Updated on September 18, 2022

Comments

  • Vlad K.
    Vlad K. over 1 year

    I was having problems with sound (mono only output), so following advice from another askubuntu question I made some edits in /etc/pulse/default.pa.

    After rebooting I had no sound at all. So I deleted /etc/pulse/default.pa entirely and tried another reboot. I did not backup the file (stupid, I know).

    How to come back to working config?

    I tried: sudo apt-get remove pulseaudio, reboot, sudo apt-get install pulseaudio and reboot.

    It's still not working. The file /etc/pulse/default.pa is missing.
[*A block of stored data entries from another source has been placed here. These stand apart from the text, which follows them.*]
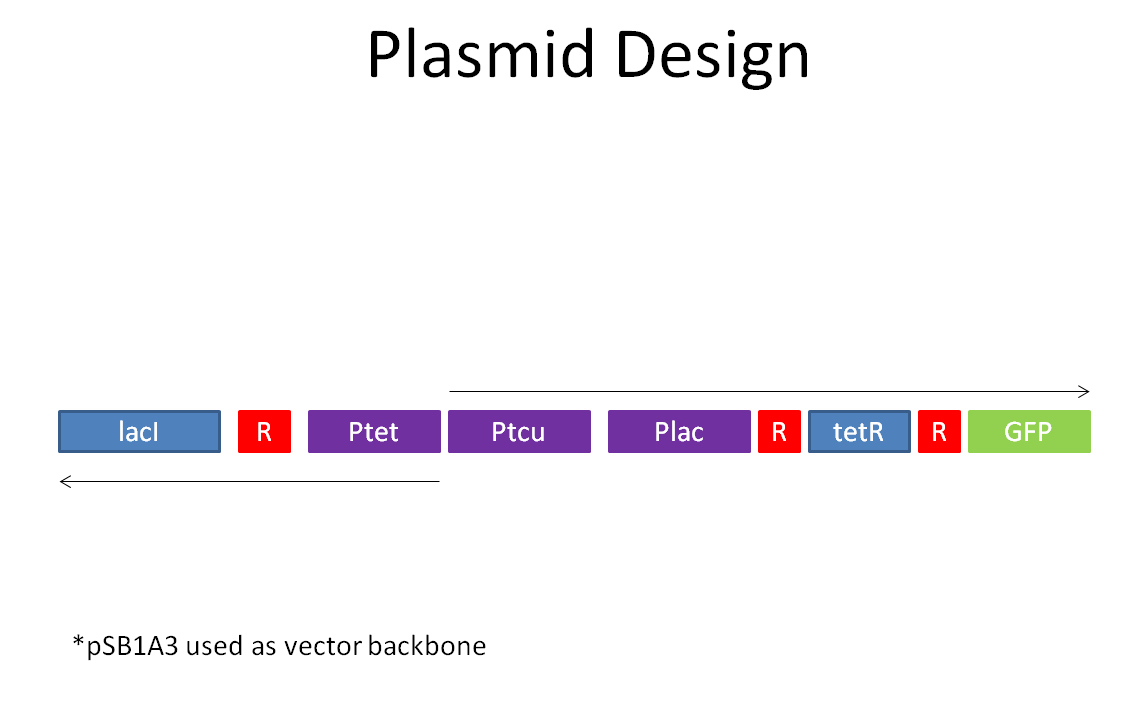 Plasmid Design

lacI R Ptet Ptcu Plac R tetR R GFP

*pSB1A3 used as vector backbone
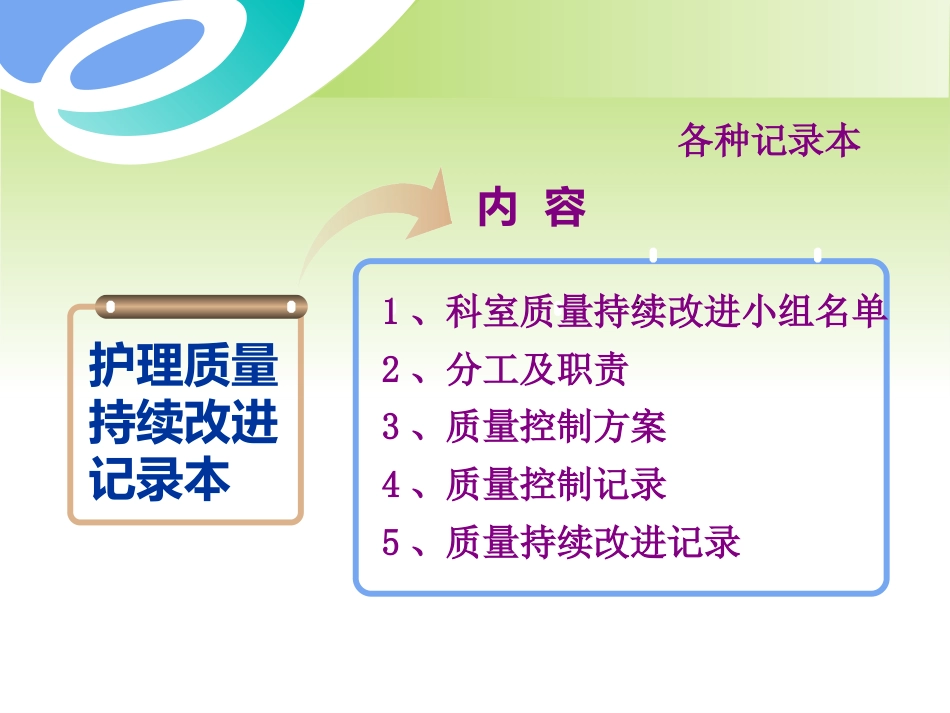 各种记录本

内 容

护理质量持续改进记录本

1、科室质量持续改进小组名单
2、分工及职责
3、质量控制方案
4、质量控制记录
5、质量持续改进记录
    Here's what pulseaudio and pacmd commands show:

    $ pulseaudio 
    E: [pulseaudio] main.c: Daemon startup without any loaded modules, refusing to work.
    
    $ pacmd
    No PulseAudio daemon running, or not running as session daemon.
    
  • Vlad K.
    Vlad K. over 11 years
    I used the file kindly provided by @To Do. It worked - I can see devices now in "System settings/ sound". I also had to 'sudo apt-get install indicator-sound' to have sound icon on menu bar back (it disappeared after removing pulseaudio and did not reappear after reinstall).
  • Aquarius Power
    Aquarius Power over 7 years
    I found one at ./pulse/default.pa?